» **Listing**
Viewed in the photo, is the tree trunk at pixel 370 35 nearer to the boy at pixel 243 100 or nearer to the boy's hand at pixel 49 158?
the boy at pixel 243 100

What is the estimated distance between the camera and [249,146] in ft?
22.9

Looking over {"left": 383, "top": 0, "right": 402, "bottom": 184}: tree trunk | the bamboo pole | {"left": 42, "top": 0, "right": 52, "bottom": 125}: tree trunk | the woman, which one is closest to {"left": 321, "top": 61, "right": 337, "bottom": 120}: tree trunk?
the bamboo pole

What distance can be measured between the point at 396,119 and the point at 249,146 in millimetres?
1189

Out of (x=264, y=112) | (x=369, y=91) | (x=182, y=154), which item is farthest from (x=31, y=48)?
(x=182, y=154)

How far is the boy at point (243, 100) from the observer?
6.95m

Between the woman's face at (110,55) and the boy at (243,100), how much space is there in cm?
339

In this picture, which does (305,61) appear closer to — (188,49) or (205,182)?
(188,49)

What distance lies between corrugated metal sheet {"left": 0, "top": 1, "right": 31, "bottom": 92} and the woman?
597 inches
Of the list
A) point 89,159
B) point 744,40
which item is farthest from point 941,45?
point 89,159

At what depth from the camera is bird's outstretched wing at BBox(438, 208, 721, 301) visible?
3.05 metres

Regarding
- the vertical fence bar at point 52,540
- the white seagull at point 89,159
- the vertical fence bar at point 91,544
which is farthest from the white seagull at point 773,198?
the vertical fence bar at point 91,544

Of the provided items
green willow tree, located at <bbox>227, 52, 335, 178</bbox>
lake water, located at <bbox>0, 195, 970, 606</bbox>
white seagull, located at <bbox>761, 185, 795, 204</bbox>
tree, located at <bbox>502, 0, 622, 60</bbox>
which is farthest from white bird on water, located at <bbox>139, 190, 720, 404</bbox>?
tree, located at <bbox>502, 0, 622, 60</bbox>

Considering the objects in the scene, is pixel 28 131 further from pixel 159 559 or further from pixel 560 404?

» **Objective**
Copy all of the entries above verbatim, line for line.

» **Final result**
Viewed in the photo, is the tree trunk at pixel 370 35 nearer to the boy at pixel 243 100 or nearer to the boy's hand at pixel 49 158?
the boy at pixel 243 100

What is the estimated distance between the camera and [249,146] in ft?
22.9

Looking over {"left": 383, "top": 0, "right": 402, "bottom": 184}: tree trunk | the bamboo pole | {"left": 42, "top": 0, "right": 52, "bottom": 125}: tree trunk | the woman, which one is closest to {"left": 321, "top": 61, "right": 337, "bottom": 120}: tree trunk?
the bamboo pole

What distance can be measured between the point at 396,119 and the point at 249,146 in millimetres?
1189

Out of (x=264, y=112) | (x=369, y=91) | (x=182, y=154), which item is farthest from (x=31, y=48)?
(x=182, y=154)

How far is the boy at point (243, 100) from the observer?
6.95m

Between the woman's face at (110,55) and the boy at (243,100), how much space is there in cm?
339

In this picture, which does (305,61) appear closer to — (188,49) or (205,182)?
(188,49)

What distance lies between corrugated metal sheet {"left": 0, "top": 1, "right": 31, "bottom": 92} and the woman?
597 inches
Of the list
A) point 89,159
B) point 744,40
which item is farthest from point 941,45?
point 89,159

At what depth from the camera is bird's outstretched wing at BBox(438, 208, 721, 301) visible?
3.05 metres

Regarding
- the vertical fence bar at point 52,540
- the white seagull at point 89,159
- the vertical fence bar at point 91,544
which is farthest from the white seagull at point 773,198?
the vertical fence bar at point 91,544

Of the provided items
green willow tree, located at <bbox>227, 52, 335, 178</bbox>
lake water, located at <bbox>0, 195, 970, 606</bbox>
white seagull, located at <bbox>761, 185, 795, 204</bbox>
tree, located at <bbox>502, 0, 622, 60</bbox>
which is farthest from white bird on water, located at <bbox>139, 190, 720, 404</bbox>?
tree, located at <bbox>502, 0, 622, 60</bbox>

Considering the objects in the scene, is pixel 28 131 further from pixel 159 559 or further from pixel 560 404?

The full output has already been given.